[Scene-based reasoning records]

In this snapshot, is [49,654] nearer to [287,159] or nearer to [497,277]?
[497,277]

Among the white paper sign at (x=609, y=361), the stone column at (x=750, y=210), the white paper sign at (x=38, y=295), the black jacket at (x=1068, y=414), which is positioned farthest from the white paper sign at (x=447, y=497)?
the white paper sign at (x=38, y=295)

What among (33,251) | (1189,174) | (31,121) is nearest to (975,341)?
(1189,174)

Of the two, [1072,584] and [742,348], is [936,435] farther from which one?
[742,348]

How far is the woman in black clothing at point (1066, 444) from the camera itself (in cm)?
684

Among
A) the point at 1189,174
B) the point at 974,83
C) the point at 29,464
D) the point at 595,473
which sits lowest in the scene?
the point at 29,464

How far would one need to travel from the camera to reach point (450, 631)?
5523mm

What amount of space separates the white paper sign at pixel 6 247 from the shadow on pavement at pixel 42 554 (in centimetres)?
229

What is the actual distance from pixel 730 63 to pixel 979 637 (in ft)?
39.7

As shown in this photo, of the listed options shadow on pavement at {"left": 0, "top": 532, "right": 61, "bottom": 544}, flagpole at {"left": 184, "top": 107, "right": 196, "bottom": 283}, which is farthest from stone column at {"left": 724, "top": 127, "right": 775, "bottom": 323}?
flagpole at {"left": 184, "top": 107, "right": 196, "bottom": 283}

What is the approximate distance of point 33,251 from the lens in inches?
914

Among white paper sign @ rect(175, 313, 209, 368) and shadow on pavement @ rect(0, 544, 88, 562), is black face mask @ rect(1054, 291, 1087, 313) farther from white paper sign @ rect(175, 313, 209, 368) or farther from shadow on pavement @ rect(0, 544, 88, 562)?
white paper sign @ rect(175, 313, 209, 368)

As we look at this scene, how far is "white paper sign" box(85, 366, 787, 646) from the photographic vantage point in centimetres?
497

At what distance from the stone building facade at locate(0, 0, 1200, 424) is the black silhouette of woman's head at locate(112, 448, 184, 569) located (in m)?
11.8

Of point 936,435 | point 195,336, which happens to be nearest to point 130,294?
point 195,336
--
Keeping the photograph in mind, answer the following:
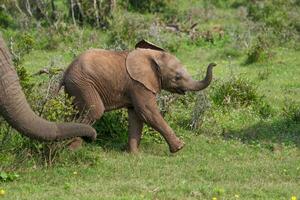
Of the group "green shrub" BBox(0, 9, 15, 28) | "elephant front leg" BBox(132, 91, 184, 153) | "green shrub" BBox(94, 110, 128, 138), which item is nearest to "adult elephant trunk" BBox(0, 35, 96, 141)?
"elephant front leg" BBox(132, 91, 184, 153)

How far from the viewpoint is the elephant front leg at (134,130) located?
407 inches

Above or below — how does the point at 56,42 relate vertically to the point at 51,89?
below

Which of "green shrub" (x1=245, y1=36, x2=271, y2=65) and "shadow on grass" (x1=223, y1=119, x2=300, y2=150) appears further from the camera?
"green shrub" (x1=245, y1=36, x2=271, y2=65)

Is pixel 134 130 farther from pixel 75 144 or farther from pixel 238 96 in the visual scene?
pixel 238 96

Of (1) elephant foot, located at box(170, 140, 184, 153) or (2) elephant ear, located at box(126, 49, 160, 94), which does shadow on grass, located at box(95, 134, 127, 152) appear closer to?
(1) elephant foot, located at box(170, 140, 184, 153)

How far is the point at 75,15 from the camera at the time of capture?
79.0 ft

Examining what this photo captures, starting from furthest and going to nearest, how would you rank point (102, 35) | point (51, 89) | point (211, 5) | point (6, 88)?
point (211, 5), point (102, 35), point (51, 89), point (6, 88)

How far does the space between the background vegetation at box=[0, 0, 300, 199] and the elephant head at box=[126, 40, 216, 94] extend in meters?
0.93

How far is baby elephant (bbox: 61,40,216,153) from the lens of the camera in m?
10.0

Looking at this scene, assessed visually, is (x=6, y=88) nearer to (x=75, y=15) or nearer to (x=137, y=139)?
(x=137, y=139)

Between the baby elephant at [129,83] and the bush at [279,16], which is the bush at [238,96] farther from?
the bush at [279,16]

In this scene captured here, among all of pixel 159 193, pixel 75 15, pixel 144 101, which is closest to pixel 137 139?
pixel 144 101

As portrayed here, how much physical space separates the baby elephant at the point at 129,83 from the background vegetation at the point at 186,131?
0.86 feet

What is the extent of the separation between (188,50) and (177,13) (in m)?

### Description of the task
List every line of the records above that contains the word "flagpole".

### Answer to the task
As shown in this photo, of the listed options shadow on pavement at {"left": 0, "top": 532, "right": 61, "bottom": 544}, flagpole at {"left": 184, "top": 107, "right": 196, "bottom": 283}, which is farthest from stone column at {"left": 724, "top": 127, "right": 775, "bottom": 323}?
flagpole at {"left": 184, "top": 107, "right": 196, "bottom": 283}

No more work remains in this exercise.